[Stored data entries]
»»
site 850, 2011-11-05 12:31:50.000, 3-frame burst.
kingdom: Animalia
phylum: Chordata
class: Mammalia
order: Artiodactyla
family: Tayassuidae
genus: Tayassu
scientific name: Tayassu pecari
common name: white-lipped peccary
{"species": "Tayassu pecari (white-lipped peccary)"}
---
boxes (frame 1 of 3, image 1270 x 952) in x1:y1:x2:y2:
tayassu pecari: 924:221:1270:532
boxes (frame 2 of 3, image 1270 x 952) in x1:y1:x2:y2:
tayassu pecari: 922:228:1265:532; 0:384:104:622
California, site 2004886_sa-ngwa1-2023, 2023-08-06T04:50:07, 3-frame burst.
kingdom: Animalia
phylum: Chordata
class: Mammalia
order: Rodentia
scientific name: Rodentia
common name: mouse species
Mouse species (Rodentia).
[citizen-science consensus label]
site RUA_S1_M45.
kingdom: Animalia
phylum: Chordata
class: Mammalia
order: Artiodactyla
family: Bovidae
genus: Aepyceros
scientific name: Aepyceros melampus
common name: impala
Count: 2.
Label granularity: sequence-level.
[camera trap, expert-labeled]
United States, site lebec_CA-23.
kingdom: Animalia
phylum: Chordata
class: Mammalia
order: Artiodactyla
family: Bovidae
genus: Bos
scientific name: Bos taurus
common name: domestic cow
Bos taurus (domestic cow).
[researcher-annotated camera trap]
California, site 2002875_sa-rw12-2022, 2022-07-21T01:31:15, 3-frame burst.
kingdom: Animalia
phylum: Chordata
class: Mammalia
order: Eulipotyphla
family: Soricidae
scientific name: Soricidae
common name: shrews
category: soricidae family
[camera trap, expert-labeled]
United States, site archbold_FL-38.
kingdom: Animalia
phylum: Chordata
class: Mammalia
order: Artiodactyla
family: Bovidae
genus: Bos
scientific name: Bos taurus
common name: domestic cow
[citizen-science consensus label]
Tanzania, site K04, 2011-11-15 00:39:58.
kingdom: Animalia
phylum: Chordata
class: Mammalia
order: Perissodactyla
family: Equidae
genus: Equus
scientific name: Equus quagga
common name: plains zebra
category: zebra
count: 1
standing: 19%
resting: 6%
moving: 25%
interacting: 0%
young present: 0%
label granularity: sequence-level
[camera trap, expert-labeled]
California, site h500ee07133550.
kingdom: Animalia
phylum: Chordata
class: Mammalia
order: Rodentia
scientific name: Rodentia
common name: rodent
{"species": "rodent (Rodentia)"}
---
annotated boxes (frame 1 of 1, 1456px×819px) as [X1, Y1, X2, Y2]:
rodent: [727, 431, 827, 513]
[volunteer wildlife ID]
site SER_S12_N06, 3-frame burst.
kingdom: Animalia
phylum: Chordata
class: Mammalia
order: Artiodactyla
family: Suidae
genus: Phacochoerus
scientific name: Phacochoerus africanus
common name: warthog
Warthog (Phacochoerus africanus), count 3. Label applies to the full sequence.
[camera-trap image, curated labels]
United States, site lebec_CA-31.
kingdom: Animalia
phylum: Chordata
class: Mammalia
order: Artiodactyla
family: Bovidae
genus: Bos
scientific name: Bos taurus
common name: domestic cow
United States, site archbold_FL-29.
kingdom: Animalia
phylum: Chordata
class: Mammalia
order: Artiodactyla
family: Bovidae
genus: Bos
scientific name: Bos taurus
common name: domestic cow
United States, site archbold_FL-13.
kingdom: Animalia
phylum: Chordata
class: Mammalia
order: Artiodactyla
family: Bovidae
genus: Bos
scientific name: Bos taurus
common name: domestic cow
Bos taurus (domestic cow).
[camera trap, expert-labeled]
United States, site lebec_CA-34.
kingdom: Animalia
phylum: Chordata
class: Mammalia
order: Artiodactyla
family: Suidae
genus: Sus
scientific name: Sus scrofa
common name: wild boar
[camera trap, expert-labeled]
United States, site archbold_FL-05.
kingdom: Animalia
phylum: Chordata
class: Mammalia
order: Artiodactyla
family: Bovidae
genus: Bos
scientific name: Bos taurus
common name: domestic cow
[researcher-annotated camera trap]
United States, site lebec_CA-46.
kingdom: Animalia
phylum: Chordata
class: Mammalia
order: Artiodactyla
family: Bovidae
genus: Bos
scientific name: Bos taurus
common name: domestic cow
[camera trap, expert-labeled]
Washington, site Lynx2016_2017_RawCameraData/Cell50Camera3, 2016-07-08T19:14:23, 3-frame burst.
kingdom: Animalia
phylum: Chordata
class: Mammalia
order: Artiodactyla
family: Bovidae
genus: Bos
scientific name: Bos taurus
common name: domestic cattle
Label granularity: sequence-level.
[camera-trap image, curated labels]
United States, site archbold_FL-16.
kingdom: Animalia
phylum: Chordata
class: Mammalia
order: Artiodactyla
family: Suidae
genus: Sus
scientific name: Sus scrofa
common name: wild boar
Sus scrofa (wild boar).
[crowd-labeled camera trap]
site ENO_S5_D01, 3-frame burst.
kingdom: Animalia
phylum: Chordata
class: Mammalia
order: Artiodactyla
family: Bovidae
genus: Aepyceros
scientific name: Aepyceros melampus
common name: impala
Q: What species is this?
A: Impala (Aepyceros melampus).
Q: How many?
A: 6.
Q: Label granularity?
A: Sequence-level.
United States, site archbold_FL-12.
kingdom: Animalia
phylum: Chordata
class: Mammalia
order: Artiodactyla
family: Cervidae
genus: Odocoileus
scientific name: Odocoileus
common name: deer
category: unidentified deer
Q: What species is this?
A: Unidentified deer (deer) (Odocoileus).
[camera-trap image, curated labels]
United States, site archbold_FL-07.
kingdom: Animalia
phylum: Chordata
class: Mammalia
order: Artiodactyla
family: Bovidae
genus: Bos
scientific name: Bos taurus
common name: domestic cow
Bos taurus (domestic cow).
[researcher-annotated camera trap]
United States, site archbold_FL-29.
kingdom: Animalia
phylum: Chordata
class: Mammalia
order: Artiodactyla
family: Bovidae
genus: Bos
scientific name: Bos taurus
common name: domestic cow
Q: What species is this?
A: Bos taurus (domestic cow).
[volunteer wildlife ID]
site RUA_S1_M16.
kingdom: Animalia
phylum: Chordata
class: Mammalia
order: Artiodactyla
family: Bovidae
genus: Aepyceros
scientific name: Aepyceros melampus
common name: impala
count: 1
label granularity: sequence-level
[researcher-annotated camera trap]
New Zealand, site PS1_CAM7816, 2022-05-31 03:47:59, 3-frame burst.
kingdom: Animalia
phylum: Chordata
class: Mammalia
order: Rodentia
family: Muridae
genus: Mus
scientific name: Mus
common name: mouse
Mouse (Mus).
««
» Assignment: Your answer should be a single number: how many lines in the data above include "California"?

» Task result: 3